_Exercise material_:
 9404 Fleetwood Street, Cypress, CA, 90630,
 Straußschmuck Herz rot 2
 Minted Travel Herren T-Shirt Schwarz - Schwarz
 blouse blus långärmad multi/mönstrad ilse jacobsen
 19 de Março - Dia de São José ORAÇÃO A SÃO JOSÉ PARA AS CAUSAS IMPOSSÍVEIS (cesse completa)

--

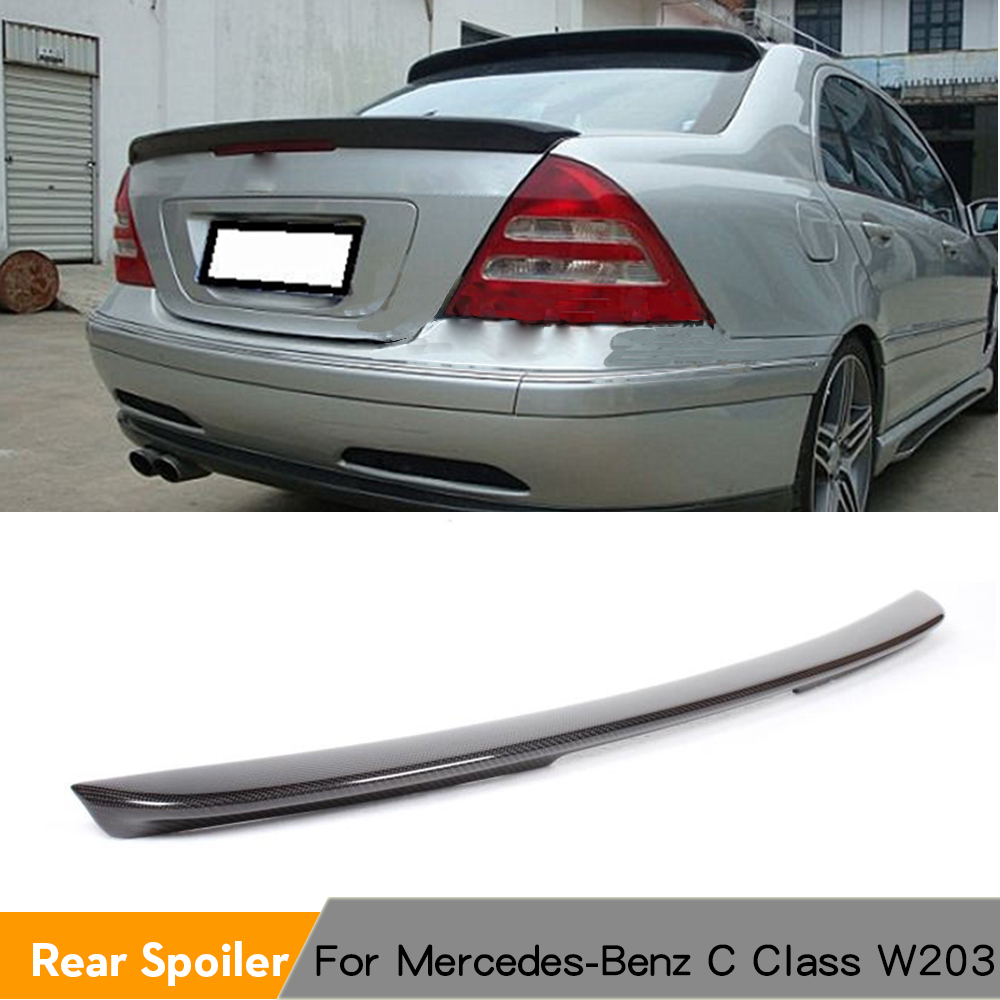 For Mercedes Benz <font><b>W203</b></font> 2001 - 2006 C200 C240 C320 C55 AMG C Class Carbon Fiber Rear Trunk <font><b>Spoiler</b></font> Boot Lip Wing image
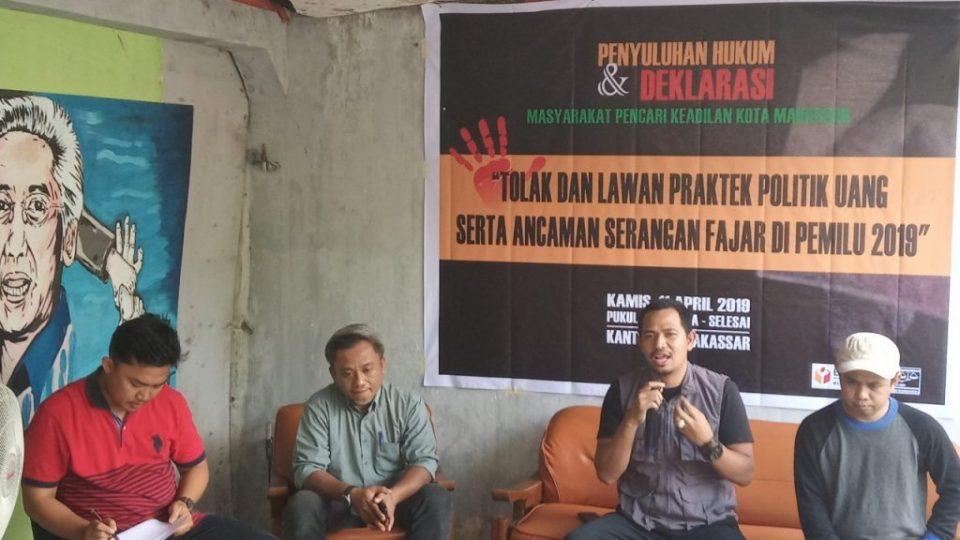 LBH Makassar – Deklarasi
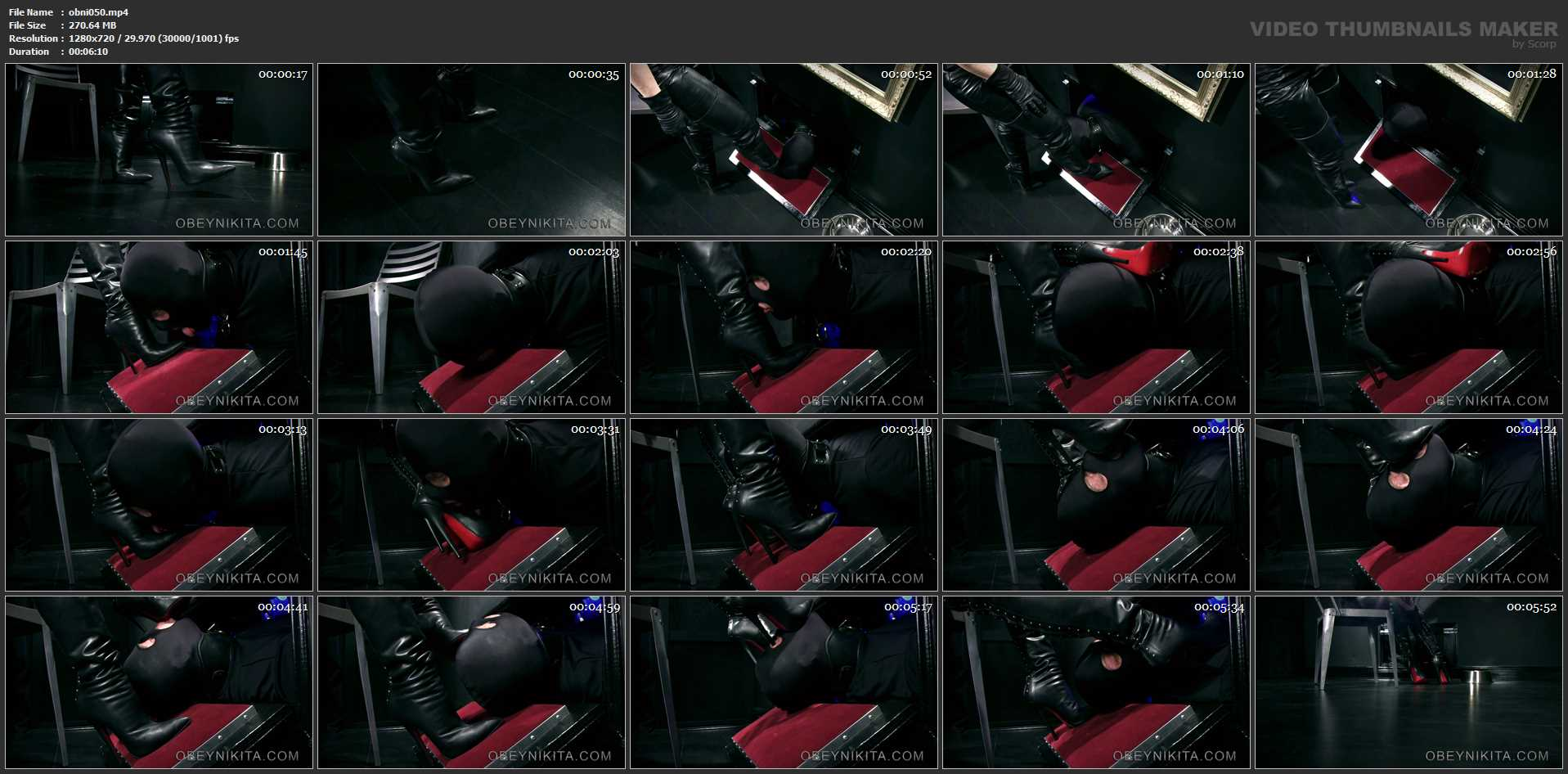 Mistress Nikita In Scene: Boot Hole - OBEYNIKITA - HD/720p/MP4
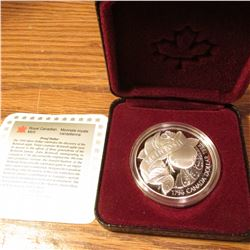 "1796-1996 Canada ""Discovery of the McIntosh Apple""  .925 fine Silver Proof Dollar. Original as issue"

_Problem to work on_: Exact copy, pictures excluded: every line above from the one containing "For Mercedes Benz" to the one containing "of the McIntosh", inclusive, and nothing more.

_Response_:
 For Mercedes Benz <font><b>W203</b></font> 2001 - 2006 C200 C240 C320 C55 AMG C Class Carbon Fiber Rear Trunk <font><b>Spoiler</b></font> Boot Lip Wing image
 LBH Makassar – Deklarasi
 Mistress Nikita In Scene: Boot Hole - OBEYNIKITA - HD/720p/MP4
 "1796-1996 Canada ""Discovery of the McIntosh Apple""  .925 fine Silver Proof Dollar. Original as issue"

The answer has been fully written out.